One other aspect of this study that I’m appreciating is that Little Sister can easily join in. She has her own blank piece of paper to draw on and she happily scribbles away while her brothers work on their narrations. On a normal school day she would usually spend an hour in her room playing by herself while the boys and I get some work done – which she loves, so it’s not a bad thing by any means – but it’s also so sweet to see her join in on all that we’re doing together at the table.
Our plan for the spring is to continue this unit study through Easter and then go back to our normal schedule (but shortened, because we have already finished a few subjects) for the next four weeks. Also, though we have had more snow in the last two weeks than we had through all of November and December, it is in fact spring – and as soon as we escape from these lingering freezing temps, I know that we will all be desperate to get outside. Bike rides! And walks! And playgrounds! And the zoo! They are calling to us, and we will absolutely make time in our school days to answer.
After all that, we are on vacation for a week with some friends, and then summer is here! Our school year will be “officially” done once we leave for vacation in mid-May, but… *whispers so the kids don’t hear*… we will still do some school during the summer. Actually, we always have done this, and the kids have never noticed or complained so I see no reason to stop now. Ha!
Summer Plans
The main reason we do this is because it gives some much-needed structure to our days (YOU try letting five kids roam freely all-day-every-day and let me know how long you last). It’s also useful for keeping up our skills on subjects like math so the September re-entry isn’t so painful, and it allows us to catch up on things that we didn’t get to during the school year, which this year is needed more than usual.
Plus, it’s fun! Learning is a life and life is learning and there’s no reason for that to stop just because the public school calendars say so.
And by “learning” I do not mean textbooks crammed with facts that are drier than my hands in January, nor do I mean pages upon pages of useless workbooks. Textbooks and endless workbooks would serve our kids better if we gathered them all up, tossed them in a gigantic bonfire, and let our kids cook marshmallows over it.
True learning, in my humble opinion, is better facilitated through ideas and living books and experiences and stories and conversations. Pardon the soapbox, but in all my readings of educational philosophies I have never seen even one person who thought that textbooks were a good idea for kids. But hey, it’s a multi-million dollar industry, so it’s a good idea for the publishers!
So yes, summer will include school, but it will be less of the workbook sort and more of the good-books-and-narration sort. I’ve started to jot down a list of skills to practice and chores to learn and books I’d like to read during the summer, and I will make it into a loose sort of schedule once we get closer to June.

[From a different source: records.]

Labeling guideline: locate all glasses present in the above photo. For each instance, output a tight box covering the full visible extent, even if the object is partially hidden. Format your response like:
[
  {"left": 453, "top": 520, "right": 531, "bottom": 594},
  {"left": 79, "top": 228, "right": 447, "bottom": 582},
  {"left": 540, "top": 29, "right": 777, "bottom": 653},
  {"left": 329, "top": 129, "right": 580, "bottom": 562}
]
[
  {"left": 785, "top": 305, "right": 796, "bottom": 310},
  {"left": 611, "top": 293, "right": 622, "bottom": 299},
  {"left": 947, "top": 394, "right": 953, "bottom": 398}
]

It’s hard to believe another school year is almost over! I will soon be typing up a list of all we did this year, both as a record to keep and as an encouragement to myself. Some days feel like we are going nowhere fast; I’m reminded of the times I was canoeing in the Boundary Waters against a strong wind, furiously paddling until my arms ached and my hands cramped, watching the shoreline only to realize that we were, in fact, moving backwards.
But then when I look back at the whole school year I am amazed to see how all the little lessons added up and that we did, eventually, make it across the lake.
Keep going, friends – it’s worth it!